Высокій, молодой человѣкъ, костлявый, съ интеллигентнымъ лицомъ, съ длинной шеей и узкимъ носомъ, сидѣлъ на перерѣзѣ, свѣсивъ ноги, и сумрачно глядя на свои холщевые чулки, на огромныя, аляповатыя туфли, какія бываютъ только въ больницахъ, глухимъ, однотоннымъ голосомъ, точно упрямо дразня кого-то, гудѣлъ:
— А не выпишутъ… А вотъ увидите, что не выпишутъ… Не выпишутъ…
И въ отвѣть на эти слова брюхатый, съ вздутыми, бѣлыми какъ тѣсто щеками, кудрявый и тщательно расчесанный буфетчикъ Стрункинъ, въ радостномъ раздраженіи, скороговоркой взвизгивалъ:
— Да отчего жъ не выпишугь, я бы радый знать, отчего?
— Говорю — не выпишутъ, — и не выпишутъ.
— Много очень воображаете себѣ!.. Вотъ хоть и служите контролеромъ, ну понятія никакого нѣту.
Стрункинъ широко разставилъ ноги, подбоченился, и оба толстыхъ пальца засунулъ за поясокъ халата.
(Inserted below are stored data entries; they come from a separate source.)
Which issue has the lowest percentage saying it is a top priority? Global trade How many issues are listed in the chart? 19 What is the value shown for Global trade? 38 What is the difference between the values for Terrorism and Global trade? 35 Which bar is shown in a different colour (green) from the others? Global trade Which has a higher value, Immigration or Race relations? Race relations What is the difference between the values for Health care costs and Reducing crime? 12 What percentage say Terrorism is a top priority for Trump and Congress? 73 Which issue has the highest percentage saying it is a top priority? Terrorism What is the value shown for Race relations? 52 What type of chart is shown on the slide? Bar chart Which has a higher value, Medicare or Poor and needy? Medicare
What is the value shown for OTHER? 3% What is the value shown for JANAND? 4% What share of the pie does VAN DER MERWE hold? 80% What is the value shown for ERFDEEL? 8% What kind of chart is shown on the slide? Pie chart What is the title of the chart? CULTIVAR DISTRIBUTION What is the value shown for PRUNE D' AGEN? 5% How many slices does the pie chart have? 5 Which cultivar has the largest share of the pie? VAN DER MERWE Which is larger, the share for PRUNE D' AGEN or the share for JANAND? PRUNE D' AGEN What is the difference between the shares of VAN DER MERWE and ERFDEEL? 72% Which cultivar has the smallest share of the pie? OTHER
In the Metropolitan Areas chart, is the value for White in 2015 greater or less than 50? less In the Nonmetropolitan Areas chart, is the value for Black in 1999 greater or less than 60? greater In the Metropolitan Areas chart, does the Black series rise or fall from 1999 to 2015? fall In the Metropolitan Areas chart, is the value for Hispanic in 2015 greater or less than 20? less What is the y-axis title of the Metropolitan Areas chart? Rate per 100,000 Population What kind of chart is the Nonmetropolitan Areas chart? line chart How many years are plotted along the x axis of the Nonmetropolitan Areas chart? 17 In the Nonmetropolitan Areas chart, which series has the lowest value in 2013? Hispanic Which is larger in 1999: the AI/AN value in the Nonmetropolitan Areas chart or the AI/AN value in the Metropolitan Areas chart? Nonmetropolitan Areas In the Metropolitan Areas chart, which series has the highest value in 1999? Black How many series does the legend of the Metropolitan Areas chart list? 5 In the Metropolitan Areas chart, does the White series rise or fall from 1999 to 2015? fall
Поясокъ отъ этого оттянулся квизу, и толстое брюхо буфетчика, и широкій, круглый, какъ у женщины, тазъ его обрисовывались четко, выпукло.
— Не выпишутъ, — коротко, отрывисто, точно лая, повторилъ контролеръ, тихо шевеля лѣвой догой и угрюмо слѣдя за движеніемъ ея тѣни на клепкахъ перерѣза.